I should find the RSEM counts I need to continue the analysis

likely one of the files in DEG_ALL/ should be what you're looking for:

ls DEG_ALL/RSEM*
DEG_ALL/RSEM.genes.expected_count.all_samples.txt
DEG_ALL/RSEM.genes.expected_counts.all_samples.reformatted.tsv
DEG_ALL/RSEM.genes.FPKM.all_samples.txt
DEG_ALL/RSEM.genes.TPM.all_samples.txt
DEG_ALL/RSEM.isoforms.expected_count.all_samples.txt
DEG_ALL/RSEM.isoforms.FPKM.all_samples.txt
DEG_ALL/RSEM.isoforms.TPM.all_samples.txt
TJoshMeyer commented 7 months ago

You are correct! The one that ends in *.reformatted.tsv is reformatted for ease-of-import to NIDAP and our downstream workflow there. I've already checked and that file looks properly-formatted and ready-to-go!

I should now be unblocked on CCBR-1327, thank you!

I'm not sure if there's anything else for us to do in this thread. If I want to run RENEE again, using the module load version of the workflow on Biowulf instead of your custom copy used in this latest run, do I need to change something? I realize there are some Josh-specific patterns to this bug, but don't know if we've ever pinpointed what about my settings needs to change to fix this bug in future runs.

Let me know if there's anything else I should do on my end to help fix this bug going forward. Otherwise, I think I am good to go on CCBR-1327 and will have initial results to the collaborator now by end-of-week. Thanks again!

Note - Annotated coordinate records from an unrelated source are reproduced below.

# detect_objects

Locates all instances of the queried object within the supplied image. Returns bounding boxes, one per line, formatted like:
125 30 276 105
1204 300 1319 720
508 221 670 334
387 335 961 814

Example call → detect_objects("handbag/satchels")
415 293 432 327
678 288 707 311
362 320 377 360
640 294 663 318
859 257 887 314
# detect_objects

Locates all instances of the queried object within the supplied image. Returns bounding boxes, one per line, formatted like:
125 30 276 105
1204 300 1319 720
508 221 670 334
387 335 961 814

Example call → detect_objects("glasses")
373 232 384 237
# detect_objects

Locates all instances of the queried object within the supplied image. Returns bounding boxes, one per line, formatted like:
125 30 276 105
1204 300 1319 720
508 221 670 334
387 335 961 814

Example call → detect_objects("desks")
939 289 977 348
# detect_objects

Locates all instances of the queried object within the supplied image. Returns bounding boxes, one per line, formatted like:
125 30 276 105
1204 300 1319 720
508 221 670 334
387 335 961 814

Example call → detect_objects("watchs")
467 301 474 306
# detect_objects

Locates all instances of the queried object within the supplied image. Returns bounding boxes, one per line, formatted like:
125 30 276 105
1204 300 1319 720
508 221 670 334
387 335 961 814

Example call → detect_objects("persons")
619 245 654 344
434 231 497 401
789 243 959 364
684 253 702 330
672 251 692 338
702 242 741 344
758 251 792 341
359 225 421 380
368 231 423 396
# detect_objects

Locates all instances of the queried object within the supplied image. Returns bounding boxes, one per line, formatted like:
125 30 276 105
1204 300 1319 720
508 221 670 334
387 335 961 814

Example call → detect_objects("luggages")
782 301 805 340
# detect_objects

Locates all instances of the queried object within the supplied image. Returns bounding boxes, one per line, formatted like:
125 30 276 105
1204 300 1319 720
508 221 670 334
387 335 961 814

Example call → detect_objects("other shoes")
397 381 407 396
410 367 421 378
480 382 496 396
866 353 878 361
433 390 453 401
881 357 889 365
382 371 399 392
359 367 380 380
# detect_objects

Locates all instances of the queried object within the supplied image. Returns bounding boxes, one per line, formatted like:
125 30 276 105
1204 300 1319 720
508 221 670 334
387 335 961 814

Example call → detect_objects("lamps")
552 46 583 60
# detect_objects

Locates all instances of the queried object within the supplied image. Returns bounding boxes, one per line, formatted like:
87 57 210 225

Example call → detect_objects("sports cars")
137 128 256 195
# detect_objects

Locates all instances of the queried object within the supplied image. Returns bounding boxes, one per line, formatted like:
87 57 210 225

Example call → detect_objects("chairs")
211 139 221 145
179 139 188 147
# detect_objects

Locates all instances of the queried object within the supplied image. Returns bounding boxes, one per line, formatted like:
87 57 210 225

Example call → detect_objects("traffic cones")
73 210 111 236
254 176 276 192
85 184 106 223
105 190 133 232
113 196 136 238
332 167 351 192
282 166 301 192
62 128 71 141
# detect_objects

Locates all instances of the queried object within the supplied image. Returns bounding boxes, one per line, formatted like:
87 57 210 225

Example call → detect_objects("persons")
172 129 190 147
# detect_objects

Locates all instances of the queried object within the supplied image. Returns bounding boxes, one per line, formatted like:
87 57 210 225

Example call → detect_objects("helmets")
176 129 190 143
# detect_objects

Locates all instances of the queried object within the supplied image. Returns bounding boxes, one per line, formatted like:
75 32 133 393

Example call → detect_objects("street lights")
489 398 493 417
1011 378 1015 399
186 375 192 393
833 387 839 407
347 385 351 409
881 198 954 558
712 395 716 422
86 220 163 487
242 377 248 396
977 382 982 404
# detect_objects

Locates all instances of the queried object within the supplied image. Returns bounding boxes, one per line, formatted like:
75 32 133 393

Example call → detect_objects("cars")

kelly-sovacool commented 7 months ago

@TJoshMeyer I'm still not sure why only you encountered the bug, but updating the docker container did fix it. I opened a PR (#123) to incorporate this update, and it will be included in the next release version of RENEE. So for now, keep using the development version in /data/sovacoolkl/renee-dev, and once we cut a new release you'll be good to go back to using the ccbrpipeliner module.

TJoshMeyer commented 7 months ago

@kelly-sovacool , I've already done the downstream workflow on NIDAP for this dataset and everything looks great! Thanks again!